10. COMPETENCIAS DE LA JUNTA DE ANDALUCÍA Y APLICACIÓN EN EL SAS

10.1. Fundamento estatutario

El artículo 47.4 del Estatuto de Autonomía para Andalucía atribuye a la Junta competencia compartida en materia de responsabilidad patrimonial. Esta competencia comprende la determinación del procedimiento y los supuestos que pueden originar responsabilidad con arreglo al sistema general establecido por el Estado.

La expresión «competencia compartida» significa que Andalucía puede desarrollar su organización y procedimiento dentro de las bases estatales. No puede alterar los elementos esenciales fijados por los artículos 32 a 37 de la Ley 40/2015 ni desconocer las garantías del procedimiento común.

10.2. Órgano competente

El artículo 92 de la Ley 39/2015 remite, en el ámbito autonómico, a los órganos que determine cada comunidad autónoma. Por ello, la competencia concreta debe comprobarse en las normas organizativas, estatutos de las entidades y resoluciones de delegación vigentes en el momento de resolver.

En la Administración de la Junta, la competencia originaria puede corresponder a la persona titular de la consejería o al órgano determinado por la normativa sectorial. En organismos y entidades de Derecho público, sus normas reguladoras pueden identificar el órgano competente. La delegación altera el ejercicio, pero no la titularidad, y debe publicarse en el boletín oficial correspondiente.

No memorices una distribución por cuantías sin verificar su norma y vigencia. Las delegaciones y estructuras orgánicas pueden modificarse. En examen debe atenderse al marco temporal y a la norma expresamente citada.

10.3. El Servicio Andaluz de Salud

El SAS es una agencia administrativa de la Junta de Andalucía adscrita a la consejería competente en materia de salud. Las reclamaciones derivadas del funcionamiento de sus centros y servicios se tramitan dentro del sistema autonómico de responsabilidad patrimonial, conforme a la Ley 39/2015, la Ley 40/2015, su normativa organizativa y las delegaciones aplicables.

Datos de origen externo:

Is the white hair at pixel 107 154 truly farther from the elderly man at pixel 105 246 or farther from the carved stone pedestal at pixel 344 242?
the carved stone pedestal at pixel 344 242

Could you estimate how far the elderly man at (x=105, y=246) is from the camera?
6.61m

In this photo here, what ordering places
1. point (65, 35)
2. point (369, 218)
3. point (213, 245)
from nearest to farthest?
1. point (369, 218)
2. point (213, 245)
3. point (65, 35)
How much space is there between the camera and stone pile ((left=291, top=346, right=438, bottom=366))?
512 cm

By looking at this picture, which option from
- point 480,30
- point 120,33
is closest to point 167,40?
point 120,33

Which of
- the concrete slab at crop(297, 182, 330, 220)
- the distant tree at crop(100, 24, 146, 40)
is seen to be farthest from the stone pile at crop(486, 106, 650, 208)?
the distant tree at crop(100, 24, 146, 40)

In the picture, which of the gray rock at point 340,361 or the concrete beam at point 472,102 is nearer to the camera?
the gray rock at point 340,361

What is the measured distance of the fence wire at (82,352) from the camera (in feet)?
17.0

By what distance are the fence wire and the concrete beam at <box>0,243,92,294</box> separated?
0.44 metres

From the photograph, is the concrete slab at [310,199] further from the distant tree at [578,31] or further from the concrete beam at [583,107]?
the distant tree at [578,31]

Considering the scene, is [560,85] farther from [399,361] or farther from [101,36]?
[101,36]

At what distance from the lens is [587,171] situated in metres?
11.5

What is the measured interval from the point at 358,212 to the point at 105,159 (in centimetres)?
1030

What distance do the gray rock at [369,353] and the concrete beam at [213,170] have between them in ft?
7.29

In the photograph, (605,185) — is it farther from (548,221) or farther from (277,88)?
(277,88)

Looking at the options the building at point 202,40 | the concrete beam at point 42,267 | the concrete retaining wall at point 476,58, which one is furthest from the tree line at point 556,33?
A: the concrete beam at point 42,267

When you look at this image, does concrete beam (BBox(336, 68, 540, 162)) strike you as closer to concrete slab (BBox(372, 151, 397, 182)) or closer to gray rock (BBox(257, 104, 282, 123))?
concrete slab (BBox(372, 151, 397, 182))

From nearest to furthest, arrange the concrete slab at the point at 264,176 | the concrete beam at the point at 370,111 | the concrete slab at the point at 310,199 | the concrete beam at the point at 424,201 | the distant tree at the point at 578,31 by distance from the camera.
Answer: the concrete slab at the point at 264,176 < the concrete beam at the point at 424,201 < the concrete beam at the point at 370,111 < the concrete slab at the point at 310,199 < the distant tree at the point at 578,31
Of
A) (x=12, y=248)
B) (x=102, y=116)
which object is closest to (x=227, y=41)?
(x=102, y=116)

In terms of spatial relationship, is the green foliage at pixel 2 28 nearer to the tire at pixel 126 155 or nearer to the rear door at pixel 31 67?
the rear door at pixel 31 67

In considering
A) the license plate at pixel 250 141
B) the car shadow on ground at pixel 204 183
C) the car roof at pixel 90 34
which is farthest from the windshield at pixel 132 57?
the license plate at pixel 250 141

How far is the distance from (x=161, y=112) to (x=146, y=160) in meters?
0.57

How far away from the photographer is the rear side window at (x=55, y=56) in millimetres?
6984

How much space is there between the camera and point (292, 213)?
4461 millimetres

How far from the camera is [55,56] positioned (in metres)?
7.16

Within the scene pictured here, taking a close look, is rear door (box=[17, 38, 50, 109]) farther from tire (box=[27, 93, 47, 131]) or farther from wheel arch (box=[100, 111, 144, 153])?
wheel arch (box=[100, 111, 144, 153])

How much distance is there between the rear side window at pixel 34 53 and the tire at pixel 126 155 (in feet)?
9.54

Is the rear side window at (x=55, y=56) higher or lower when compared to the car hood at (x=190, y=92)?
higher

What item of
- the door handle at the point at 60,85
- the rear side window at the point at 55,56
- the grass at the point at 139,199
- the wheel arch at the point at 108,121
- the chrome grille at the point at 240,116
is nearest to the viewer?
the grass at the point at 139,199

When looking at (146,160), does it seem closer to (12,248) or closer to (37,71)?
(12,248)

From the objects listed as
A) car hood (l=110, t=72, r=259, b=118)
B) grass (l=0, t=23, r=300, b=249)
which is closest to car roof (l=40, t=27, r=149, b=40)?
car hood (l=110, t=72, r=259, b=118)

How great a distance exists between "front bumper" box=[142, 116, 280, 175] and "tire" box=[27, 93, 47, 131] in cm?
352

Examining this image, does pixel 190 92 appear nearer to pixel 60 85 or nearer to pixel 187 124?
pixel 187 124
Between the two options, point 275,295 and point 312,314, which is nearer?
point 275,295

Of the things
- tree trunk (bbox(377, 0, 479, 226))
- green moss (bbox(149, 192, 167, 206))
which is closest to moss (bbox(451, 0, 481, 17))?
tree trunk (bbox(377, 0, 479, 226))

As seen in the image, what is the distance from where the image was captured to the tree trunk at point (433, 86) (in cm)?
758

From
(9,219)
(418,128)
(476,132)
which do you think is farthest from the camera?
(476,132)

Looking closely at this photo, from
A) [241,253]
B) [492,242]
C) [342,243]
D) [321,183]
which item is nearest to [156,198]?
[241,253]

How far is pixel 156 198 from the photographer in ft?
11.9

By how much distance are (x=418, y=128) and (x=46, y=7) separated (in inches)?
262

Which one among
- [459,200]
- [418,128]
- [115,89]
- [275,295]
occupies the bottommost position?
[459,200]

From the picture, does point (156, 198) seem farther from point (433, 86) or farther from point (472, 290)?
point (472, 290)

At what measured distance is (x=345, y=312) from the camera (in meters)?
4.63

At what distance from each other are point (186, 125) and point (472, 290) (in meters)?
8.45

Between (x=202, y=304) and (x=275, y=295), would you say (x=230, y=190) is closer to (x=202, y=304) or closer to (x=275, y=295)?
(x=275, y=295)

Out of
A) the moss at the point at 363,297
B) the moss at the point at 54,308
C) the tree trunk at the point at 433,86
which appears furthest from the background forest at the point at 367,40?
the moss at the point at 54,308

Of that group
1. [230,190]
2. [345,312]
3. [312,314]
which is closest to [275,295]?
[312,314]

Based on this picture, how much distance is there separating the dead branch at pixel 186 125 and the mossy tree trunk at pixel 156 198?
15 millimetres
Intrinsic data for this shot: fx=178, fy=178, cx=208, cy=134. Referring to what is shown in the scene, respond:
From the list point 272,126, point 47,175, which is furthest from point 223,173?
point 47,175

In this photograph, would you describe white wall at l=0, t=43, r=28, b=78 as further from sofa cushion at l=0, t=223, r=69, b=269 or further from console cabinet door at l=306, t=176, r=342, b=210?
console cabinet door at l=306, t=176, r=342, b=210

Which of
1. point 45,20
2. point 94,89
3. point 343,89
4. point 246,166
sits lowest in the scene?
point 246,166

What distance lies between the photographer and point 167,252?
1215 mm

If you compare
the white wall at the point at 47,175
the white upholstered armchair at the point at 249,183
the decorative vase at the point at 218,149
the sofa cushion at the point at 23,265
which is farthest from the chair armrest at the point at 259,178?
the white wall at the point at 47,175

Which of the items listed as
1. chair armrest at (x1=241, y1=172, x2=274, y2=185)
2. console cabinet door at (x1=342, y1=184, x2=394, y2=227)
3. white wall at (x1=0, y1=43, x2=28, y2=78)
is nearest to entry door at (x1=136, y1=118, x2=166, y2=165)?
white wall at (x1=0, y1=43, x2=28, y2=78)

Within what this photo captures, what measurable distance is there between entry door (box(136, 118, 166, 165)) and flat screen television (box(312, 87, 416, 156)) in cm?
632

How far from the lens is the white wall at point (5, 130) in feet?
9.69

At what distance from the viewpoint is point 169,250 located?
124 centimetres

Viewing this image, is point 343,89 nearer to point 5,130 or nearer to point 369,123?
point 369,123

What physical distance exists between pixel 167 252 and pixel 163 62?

La presentación puede realizarse en los registros legalmente habilitados y por medios electrónicos cuando exista obligación o se opte por ellos. La reclamación debe distinguirse de la queja formulada en el Libro de Sugerencias y Reclamaciones o mediante los canales de atención ciudadana. La queja puede aportar información o servir como antecedente, pero no sustituye la solicitud indemnizatoria con los requisitos del artículo 67.

10.4. SIUREPA

Andalucía implantó el Sistema Unificado de Información de Responsabilidad Patrimonial para la tramitación telemática de estos expedientes. Su finalidad es homogeneizar la gestión, facilitar el seguimiento, mejorar la información y controlar los plazos. La utilización de una herramienta informática no modifica las garantías legales del procedimiento ni la competencia del órgano.

10.5. Expedientes sanitarios

En una reclamación sanitaria deben identificarse el centro, episodio asistencial, servicios y profesionales intervinientes. Es necesario preservar la confidencialidad de la historia clínica y limitar el acceso a quienes intervengan legítimamente en la tramitación. La incorporación de documentación sanitaria debe respetar la normativa de protección de datos y autonomía del paciente.

La instrucción suele requerir la historia clínica completa, informes de los servicios afectados, documentación sobre consentimiento informado, protocolos, informes de inspección o valoración médica y antecedentes sobre seguros o conciertos. El análisis debe diferenciar la complicación inevitable del daño derivado de una infracción de la lex artis, un defecto organizativo o una vulneración del deber de información.

10.6. Consejo Consultivo de Andalucía

La solicitud de dictamen corresponde a la persona titular de la Presidencia de la Junta, al Consejo de Gobierno o a cualquiera de sus miembros, conforme al artículo 25 de la Ley 2/2024. El Consejo debe evacuar ordinariamente la consulta en treinta días. En los casos urgentes, el plazo máximo es de quince días, salvo que la Presidencia de la Junta o el Consejo de Gobierno fijen uno inferior.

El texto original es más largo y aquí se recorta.